## [GOAL]
Each entry below should be returned exactly as is, with the pictures removed.

## [WORKING DATA]
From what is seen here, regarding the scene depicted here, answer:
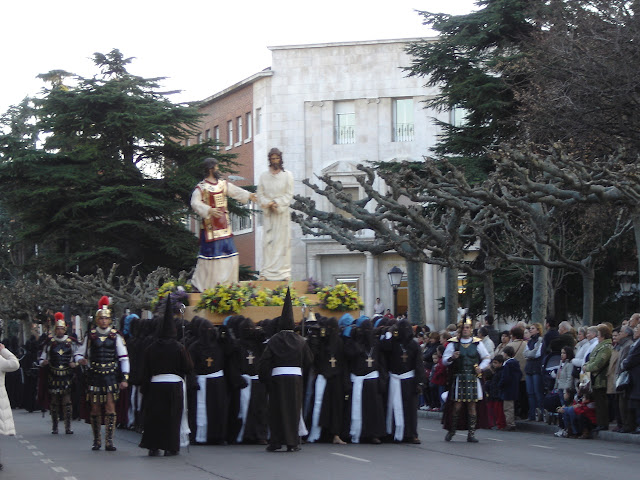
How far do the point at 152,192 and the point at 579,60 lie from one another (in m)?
22.5

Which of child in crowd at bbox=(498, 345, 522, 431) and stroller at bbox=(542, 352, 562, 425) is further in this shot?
child in crowd at bbox=(498, 345, 522, 431)

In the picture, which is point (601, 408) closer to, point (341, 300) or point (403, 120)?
point (341, 300)

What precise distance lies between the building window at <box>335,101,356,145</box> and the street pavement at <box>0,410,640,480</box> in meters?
46.4

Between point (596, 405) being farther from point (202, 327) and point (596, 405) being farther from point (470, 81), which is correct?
point (470, 81)

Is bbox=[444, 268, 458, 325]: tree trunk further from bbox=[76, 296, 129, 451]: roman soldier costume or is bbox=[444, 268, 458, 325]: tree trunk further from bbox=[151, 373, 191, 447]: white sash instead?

## [FINISHED ANSWER]
From what is seen here, regarding the scene depicted here, answer:
How far do the point at 152,192 and the point at 579,60 lie from one another (in m)?
22.5

Which of child in crowd at bbox=(498, 345, 522, 431) and stroller at bbox=(542, 352, 562, 425) is further in this shot?
child in crowd at bbox=(498, 345, 522, 431)

In the picture, which is point (601, 408) closer to, point (341, 300) or point (403, 120)?
point (341, 300)

What precise distance lies between the building window at <box>335,101,356,145</box> and the street pavement at <box>0,410,640,480</box> in meters?
46.4

Between point (596, 405) being farther from point (202, 327) and point (596, 405) being farther from point (470, 81), which is correct?
point (470, 81)

Is bbox=[444, 268, 458, 325]: tree trunk further from bbox=[76, 296, 129, 451]: roman soldier costume or is bbox=[444, 268, 458, 325]: tree trunk further from bbox=[151, 373, 191, 447]: white sash instead?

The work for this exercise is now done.